● What the task asks
Starting from the line containing "Across this photograph, is", write out the rest of the entries exactly, through the final line, including nothing else.

Spatial relation data:
::::::::
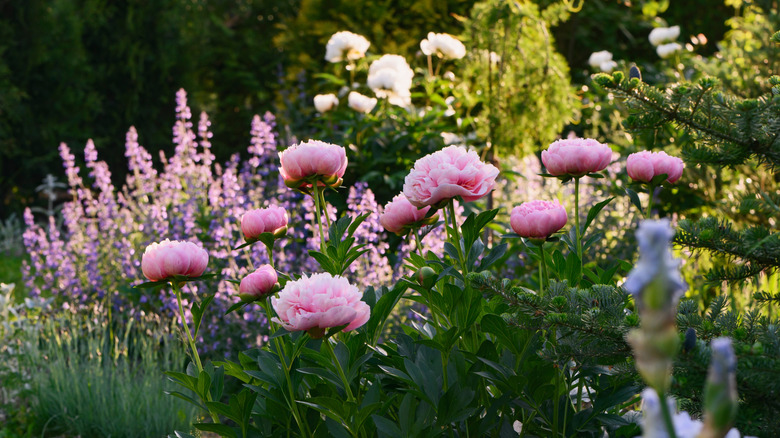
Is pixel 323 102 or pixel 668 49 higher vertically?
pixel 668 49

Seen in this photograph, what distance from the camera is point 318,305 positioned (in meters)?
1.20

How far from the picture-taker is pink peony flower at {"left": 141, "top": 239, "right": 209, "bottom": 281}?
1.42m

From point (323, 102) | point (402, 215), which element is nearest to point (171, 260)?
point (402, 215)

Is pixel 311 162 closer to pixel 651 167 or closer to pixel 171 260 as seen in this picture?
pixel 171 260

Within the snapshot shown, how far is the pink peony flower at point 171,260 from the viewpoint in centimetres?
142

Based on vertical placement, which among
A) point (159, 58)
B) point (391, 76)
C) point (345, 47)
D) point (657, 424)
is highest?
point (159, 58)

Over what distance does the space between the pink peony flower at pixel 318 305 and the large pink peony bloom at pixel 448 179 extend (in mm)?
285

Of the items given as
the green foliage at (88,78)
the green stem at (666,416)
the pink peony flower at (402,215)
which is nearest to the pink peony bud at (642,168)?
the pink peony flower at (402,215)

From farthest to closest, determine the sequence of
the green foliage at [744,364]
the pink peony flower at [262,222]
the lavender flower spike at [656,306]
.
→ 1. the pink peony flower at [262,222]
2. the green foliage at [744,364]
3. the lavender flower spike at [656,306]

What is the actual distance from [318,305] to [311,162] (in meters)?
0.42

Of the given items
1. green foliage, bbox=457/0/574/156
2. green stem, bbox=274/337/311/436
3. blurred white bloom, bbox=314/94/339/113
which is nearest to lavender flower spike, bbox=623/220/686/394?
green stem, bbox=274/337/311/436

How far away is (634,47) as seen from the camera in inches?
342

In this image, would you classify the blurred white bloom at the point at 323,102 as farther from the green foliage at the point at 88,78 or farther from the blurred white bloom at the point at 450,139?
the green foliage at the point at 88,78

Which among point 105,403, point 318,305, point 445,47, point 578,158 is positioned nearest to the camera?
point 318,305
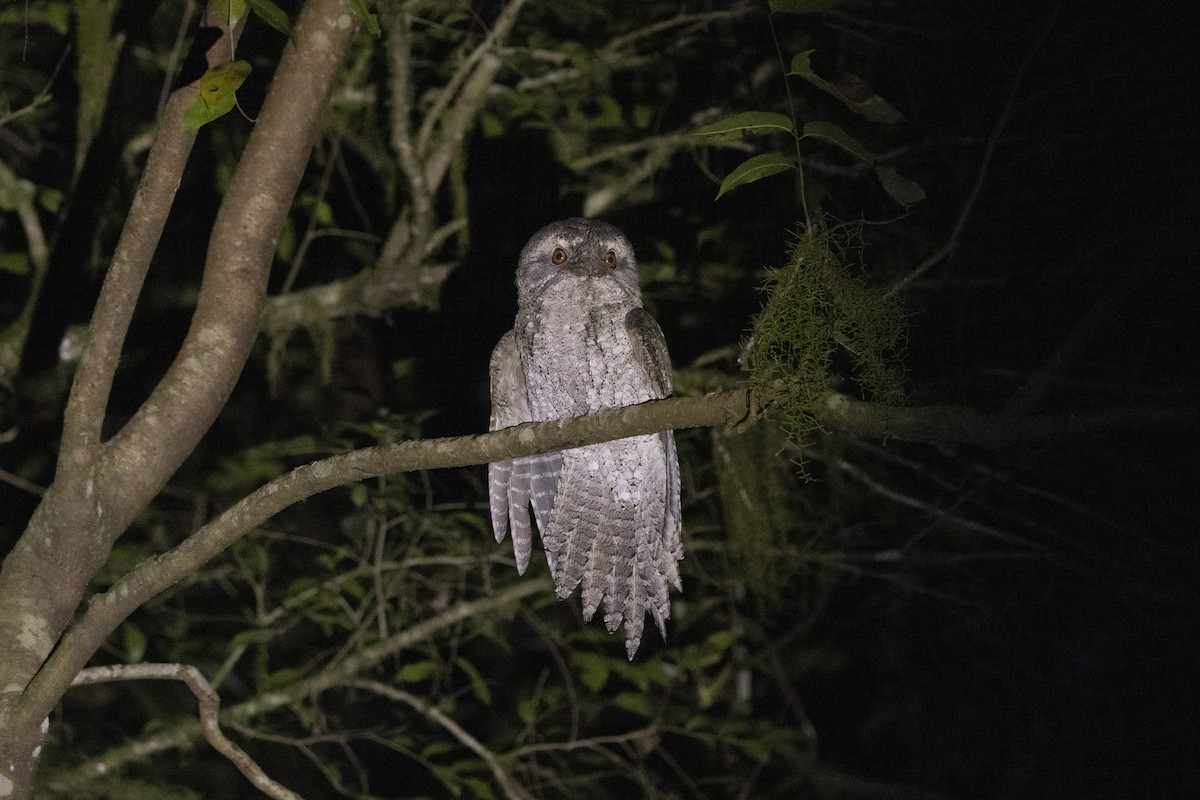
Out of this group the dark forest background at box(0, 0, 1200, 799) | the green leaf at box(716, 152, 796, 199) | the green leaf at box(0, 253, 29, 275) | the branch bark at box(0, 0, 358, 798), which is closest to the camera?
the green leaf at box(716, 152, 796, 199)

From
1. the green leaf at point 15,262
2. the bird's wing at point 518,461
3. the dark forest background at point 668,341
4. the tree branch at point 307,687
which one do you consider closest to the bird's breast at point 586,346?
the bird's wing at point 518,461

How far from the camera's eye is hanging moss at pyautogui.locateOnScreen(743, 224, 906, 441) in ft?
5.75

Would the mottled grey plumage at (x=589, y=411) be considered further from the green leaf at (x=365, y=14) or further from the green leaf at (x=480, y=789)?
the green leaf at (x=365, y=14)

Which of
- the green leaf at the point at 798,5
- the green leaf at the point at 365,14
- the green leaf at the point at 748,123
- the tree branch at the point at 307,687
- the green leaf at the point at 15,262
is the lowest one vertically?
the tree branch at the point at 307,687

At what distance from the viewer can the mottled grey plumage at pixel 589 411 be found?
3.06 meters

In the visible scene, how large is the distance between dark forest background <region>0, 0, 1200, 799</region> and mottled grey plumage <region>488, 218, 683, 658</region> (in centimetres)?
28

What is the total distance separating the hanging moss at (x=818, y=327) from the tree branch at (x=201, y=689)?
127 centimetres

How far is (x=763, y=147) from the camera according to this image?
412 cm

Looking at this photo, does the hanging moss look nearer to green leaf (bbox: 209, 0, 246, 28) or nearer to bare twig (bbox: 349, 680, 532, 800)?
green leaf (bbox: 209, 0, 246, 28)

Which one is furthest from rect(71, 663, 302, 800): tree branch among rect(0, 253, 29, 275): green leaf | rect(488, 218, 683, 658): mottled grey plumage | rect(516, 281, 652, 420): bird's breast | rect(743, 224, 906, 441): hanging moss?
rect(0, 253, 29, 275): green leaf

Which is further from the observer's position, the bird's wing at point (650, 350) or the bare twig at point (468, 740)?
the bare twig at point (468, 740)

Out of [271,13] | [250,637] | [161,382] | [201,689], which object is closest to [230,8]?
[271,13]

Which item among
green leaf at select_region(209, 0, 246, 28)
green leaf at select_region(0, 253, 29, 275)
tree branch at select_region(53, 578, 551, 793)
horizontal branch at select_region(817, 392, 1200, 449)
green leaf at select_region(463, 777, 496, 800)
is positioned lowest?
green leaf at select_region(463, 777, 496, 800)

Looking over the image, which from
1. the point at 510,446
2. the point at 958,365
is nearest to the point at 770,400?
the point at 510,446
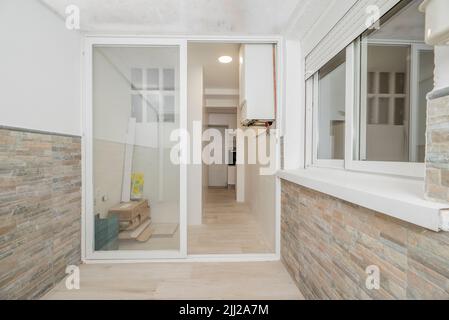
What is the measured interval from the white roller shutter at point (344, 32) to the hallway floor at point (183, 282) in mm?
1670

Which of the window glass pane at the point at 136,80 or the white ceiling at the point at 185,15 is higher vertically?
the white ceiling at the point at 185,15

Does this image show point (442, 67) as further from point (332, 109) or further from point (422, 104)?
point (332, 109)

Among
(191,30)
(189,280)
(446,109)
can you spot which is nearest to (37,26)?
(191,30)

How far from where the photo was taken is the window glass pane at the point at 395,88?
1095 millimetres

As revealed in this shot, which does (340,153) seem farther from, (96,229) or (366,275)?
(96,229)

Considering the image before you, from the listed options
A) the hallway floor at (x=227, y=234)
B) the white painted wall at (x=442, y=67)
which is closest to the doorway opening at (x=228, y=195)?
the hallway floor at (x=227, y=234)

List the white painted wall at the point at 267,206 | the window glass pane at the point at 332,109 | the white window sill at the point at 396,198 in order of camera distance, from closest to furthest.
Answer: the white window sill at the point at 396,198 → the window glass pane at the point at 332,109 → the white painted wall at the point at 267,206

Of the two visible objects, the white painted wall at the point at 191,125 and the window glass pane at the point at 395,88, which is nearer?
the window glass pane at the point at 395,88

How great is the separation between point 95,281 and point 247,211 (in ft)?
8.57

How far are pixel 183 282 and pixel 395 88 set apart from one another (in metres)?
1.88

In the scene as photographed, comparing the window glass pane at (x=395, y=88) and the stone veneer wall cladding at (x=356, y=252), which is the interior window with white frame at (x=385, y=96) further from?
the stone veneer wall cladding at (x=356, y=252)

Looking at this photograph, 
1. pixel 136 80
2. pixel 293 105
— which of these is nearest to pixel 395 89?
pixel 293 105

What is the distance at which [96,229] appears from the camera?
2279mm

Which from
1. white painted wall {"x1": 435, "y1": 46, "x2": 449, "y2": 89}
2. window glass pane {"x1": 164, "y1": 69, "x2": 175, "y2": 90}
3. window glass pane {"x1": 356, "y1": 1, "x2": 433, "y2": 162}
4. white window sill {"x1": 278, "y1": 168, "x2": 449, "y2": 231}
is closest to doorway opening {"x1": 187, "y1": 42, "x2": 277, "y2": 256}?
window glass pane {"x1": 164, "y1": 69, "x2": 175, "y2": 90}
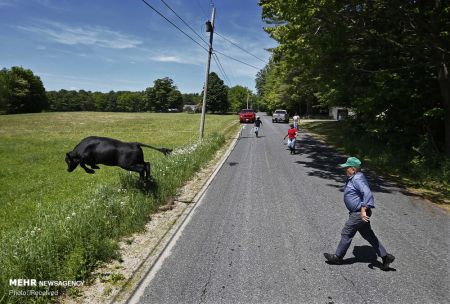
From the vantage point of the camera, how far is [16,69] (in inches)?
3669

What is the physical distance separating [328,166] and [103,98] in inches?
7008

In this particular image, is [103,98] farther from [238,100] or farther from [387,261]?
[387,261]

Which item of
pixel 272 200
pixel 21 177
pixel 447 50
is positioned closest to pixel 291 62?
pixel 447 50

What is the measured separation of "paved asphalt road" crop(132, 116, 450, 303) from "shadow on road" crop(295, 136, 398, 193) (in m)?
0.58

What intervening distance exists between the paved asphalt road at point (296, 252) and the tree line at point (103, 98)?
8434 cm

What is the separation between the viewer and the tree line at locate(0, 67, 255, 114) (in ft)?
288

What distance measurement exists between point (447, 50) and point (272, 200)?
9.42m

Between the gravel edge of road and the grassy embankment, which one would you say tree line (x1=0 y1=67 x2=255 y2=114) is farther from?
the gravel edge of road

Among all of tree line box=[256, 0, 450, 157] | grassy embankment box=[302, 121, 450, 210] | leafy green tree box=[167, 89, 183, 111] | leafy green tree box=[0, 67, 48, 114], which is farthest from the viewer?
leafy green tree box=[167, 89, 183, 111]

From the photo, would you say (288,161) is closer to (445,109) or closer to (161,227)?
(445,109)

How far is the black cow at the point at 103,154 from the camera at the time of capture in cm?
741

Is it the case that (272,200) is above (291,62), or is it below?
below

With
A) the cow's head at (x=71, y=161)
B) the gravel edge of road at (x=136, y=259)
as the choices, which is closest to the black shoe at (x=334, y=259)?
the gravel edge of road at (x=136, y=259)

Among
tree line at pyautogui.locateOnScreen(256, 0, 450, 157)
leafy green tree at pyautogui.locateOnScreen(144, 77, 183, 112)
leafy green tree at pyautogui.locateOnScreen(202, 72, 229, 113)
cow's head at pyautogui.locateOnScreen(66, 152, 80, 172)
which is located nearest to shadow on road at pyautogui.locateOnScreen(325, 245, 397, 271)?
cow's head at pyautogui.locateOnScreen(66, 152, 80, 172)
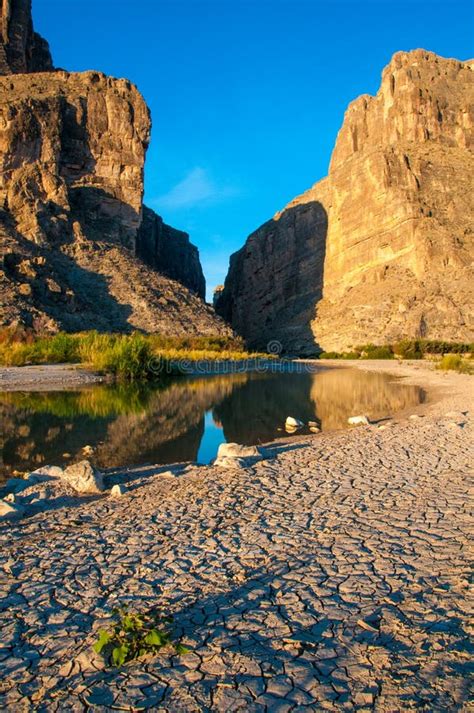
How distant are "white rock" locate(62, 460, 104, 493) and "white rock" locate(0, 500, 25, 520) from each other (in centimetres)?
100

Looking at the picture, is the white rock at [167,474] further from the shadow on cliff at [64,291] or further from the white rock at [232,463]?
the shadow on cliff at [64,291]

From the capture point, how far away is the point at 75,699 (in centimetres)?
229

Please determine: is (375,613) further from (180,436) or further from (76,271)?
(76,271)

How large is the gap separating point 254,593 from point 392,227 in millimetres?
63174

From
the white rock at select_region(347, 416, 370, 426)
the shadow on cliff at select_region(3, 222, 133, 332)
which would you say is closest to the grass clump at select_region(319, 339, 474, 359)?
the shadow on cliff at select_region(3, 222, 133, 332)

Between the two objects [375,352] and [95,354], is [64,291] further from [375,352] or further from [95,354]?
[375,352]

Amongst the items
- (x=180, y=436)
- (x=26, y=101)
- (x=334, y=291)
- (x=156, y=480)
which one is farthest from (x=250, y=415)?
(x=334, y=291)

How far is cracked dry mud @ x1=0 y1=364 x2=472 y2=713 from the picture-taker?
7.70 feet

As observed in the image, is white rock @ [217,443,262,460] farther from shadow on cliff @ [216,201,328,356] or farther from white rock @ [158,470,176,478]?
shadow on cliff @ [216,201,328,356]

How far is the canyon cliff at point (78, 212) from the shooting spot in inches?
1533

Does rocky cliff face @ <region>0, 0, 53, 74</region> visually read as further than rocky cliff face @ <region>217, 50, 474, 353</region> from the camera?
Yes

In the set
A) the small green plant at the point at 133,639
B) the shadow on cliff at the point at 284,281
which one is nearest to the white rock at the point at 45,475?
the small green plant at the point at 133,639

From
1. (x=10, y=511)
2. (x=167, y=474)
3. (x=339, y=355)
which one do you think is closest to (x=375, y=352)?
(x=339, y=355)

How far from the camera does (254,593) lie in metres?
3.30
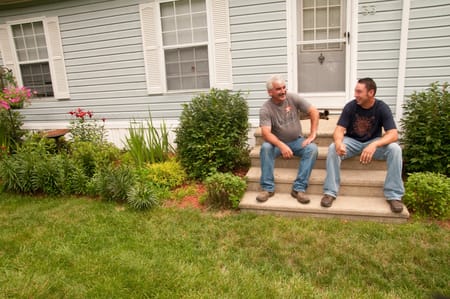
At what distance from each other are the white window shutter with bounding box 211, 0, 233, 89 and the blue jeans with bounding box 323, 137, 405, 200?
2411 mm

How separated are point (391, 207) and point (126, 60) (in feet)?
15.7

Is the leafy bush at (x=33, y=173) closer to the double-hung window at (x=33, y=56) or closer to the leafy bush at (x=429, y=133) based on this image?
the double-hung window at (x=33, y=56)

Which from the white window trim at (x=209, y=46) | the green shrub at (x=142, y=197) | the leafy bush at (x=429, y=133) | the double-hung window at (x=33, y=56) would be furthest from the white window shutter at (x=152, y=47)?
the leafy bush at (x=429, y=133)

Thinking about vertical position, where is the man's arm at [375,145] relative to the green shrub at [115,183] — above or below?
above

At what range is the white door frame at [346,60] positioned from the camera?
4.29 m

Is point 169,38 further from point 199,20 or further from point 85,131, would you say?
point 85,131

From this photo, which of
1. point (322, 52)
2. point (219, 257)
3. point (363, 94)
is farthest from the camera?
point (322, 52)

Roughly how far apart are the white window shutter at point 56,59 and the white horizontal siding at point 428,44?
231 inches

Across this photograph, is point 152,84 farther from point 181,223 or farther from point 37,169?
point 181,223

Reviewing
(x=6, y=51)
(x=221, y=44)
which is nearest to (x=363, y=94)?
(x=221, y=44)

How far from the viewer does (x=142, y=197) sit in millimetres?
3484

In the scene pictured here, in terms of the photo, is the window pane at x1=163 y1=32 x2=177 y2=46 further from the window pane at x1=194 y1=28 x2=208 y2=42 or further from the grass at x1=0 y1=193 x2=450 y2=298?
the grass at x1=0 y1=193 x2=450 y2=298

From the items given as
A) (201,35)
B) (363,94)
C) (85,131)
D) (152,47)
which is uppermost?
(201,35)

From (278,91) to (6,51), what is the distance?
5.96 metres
::::::::
● Result
Across this photograph, is point 152,84 farther from point 181,223 or farther from point 37,169?
point 181,223

Reviewing
(x=6, y=51)
(x=221, y=44)
which is nearest to (x=363, y=94)?
(x=221, y=44)

How far from the viewer does (x=142, y=197) sit in millimetres?
3484

In the scene pictured here, in terms of the photo, is the window pane at x1=163 y1=32 x2=177 y2=46 further from the window pane at x1=194 y1=28 x2=208 y2=42 or further from the grass at x1=0 y1=193 x2=450 y2=298?
the grass at x1=0 y1=193 x2=450 y2=298

From the items given as
A) (201,35)
B) (363,94)
C) (85,131)
D) (152,47)
which is uppermost?
(201,35)

From (278,91) to (6,51), what is the distance?
5.96 metres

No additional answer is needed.